== Task instructions ==
Please could you give again the lines from the one holding "window['25bd4a79-8fdd-499a-8839-ce18b9f660d5'] = true;" through the final line of the data below, exactly, with no other lines?

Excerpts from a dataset
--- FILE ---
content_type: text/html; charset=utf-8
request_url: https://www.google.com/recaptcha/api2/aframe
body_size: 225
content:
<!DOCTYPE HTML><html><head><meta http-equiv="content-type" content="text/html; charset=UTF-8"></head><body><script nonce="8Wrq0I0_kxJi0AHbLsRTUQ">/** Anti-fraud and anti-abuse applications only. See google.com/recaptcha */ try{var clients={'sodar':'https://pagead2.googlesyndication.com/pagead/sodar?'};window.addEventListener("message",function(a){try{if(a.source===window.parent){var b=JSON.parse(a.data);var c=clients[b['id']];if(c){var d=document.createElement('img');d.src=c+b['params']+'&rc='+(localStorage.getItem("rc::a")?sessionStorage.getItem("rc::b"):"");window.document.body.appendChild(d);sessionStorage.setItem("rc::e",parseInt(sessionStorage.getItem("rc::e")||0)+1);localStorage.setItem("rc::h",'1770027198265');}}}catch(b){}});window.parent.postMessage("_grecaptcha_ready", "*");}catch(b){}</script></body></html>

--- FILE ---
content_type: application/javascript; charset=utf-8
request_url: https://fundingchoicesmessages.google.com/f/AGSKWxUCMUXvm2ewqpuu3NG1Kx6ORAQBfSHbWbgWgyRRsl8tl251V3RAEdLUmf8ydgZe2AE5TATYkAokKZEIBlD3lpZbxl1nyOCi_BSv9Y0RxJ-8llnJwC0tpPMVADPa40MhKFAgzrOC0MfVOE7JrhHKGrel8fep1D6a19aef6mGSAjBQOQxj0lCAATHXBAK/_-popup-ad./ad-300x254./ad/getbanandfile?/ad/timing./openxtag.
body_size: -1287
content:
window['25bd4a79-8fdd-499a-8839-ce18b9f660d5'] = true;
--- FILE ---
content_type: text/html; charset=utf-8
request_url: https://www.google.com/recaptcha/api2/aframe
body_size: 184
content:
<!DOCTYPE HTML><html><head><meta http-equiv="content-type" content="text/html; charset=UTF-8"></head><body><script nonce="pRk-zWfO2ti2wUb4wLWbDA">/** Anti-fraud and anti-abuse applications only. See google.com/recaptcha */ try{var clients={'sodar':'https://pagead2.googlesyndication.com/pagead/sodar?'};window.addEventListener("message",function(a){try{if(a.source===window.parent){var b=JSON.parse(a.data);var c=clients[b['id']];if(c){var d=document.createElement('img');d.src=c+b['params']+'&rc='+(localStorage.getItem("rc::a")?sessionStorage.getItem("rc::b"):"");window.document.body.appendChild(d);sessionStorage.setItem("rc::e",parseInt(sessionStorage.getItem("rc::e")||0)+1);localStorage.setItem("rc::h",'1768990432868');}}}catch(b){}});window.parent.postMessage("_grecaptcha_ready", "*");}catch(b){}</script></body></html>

== Written answer ==
window['25bd4a79-8fdd-499a-8839-ce18b9f660d5'] = true;
--- FILE ---
content_type: text/html; charset=utf-8
request_url: https://www.google.com/recaptcha/api2/aframe
body_size: 184
content:
<!DOCTYPE HTML><html><head><meta http-equiv="content-type" content="text/html; charset=UTF-8"></head><body><script nonce="pRk-zWfO2ti2wUb4wLWbDA">/** Anti-fraud and anti-abuse applications only. See google.com/recaptcha */ try{var clients={'sodar':'https://pagead2.googlesyndication.com/pagead/sodar?'};window.addEventListener("message",function(a){try{if(a.source===window.parent){var b=JSON.parse(a.data);var c=clients[b['id']];if(c){var d=document.createElement('img');d.src=c+b['params']+'&rc='+(localStorage.getItem("rc::a")?sessionStorage.getItem("rc::b"):"");window.document.body.appendChild(d);sessionStorage.setItem("rc::e",parseInt(sessionStorage.getItem("rc::e")||0)+1);localStorage.setItem("rc::h",'1768990432868');}}}catch(b){}});window.parent.postMessage("_grecaptcha_ready", "*");}catch(b){}</script></body></html>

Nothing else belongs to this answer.